In terms of game play, there really isn’t anything new or interesting here. Everything Avalon Lords does has been done already (and much, much better). The tech progression is fairly bog standard. You build buildings to get different units. You upgrade those buildings to get better units. You can build places that will research buffs for your units, or what have you. You have a central focus on gaining resources like iron, gold or wood with peasants in order to build. There’s really nothing in this game that you wouldn’t find in any other RTS. On top of that, the generic medieval theme has been done to death.20160531112829_1

The controls are finicky and unpleasant when you try to drag over a bunch of units to select them, or try to move the map to get to where you want. You sometimes end up on the complete opposite side of the map from where you intended. The developers have recently announced that they are making the game free-to-play. So in the future be wary of this game not only being out-shined by other RTS games (including many free ones), but also being filled with micro-transactions. This is speculation, so we’ll just have to see.

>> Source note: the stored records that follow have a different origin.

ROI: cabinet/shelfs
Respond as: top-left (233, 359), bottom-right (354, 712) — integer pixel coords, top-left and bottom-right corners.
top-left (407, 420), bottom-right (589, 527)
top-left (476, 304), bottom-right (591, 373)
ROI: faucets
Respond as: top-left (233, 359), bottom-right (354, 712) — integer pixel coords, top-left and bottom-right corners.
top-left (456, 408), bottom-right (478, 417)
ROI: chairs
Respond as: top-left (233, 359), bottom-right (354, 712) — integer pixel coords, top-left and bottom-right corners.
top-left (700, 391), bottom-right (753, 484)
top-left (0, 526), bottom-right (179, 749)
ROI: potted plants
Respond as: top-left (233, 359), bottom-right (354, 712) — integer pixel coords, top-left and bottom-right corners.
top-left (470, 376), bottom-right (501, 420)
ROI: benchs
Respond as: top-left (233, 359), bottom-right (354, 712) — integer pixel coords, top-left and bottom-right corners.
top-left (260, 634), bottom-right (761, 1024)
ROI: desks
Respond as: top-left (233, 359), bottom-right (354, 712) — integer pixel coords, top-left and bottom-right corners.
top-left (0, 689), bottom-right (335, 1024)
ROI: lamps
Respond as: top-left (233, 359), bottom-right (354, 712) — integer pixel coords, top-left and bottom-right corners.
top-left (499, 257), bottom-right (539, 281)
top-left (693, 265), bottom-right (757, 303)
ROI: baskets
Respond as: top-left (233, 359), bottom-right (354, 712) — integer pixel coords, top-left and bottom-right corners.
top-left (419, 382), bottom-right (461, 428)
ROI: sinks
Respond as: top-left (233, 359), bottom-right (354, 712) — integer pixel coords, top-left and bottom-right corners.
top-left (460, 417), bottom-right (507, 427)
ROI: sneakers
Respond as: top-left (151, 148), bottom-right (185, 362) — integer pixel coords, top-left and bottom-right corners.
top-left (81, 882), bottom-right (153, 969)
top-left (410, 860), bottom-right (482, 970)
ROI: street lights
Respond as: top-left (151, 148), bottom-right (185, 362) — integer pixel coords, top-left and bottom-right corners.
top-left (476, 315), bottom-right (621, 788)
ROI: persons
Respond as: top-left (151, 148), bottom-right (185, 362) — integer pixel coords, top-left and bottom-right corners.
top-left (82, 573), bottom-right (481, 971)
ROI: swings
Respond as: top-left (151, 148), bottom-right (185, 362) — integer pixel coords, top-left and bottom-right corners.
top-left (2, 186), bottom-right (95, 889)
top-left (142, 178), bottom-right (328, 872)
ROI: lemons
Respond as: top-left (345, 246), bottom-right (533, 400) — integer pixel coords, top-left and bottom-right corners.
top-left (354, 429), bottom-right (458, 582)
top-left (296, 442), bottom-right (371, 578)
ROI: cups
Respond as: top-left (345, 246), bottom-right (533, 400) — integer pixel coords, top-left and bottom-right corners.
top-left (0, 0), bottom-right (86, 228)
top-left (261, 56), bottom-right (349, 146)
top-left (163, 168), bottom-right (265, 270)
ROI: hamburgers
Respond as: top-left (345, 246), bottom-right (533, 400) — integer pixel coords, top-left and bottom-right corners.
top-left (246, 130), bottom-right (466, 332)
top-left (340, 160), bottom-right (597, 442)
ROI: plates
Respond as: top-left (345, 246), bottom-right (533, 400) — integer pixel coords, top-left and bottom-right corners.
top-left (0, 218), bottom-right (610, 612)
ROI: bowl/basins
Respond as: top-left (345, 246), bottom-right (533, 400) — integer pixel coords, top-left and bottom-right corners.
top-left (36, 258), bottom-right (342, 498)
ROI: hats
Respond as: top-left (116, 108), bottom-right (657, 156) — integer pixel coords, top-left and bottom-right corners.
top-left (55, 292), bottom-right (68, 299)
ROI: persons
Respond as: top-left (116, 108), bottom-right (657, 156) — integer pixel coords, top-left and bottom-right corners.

The most fun I had with Avalon Lords are the short battle games. Here you just choose units for your roster and send them out against your opponent. I found it was best to send them all in one large clump, since that’s mostly what your opponent will being doing. Here you just watch them all fight and die. Then the game ends, nice and simple. No resource management or building nonsense; just a quick fight. You can choose the configuration of your list so that you can have all archers or crossbowmen, or all weak sword guys, or heavy shielded guys…or any combination thereof. It’s over in under five minutes, and then you can do something else with your time.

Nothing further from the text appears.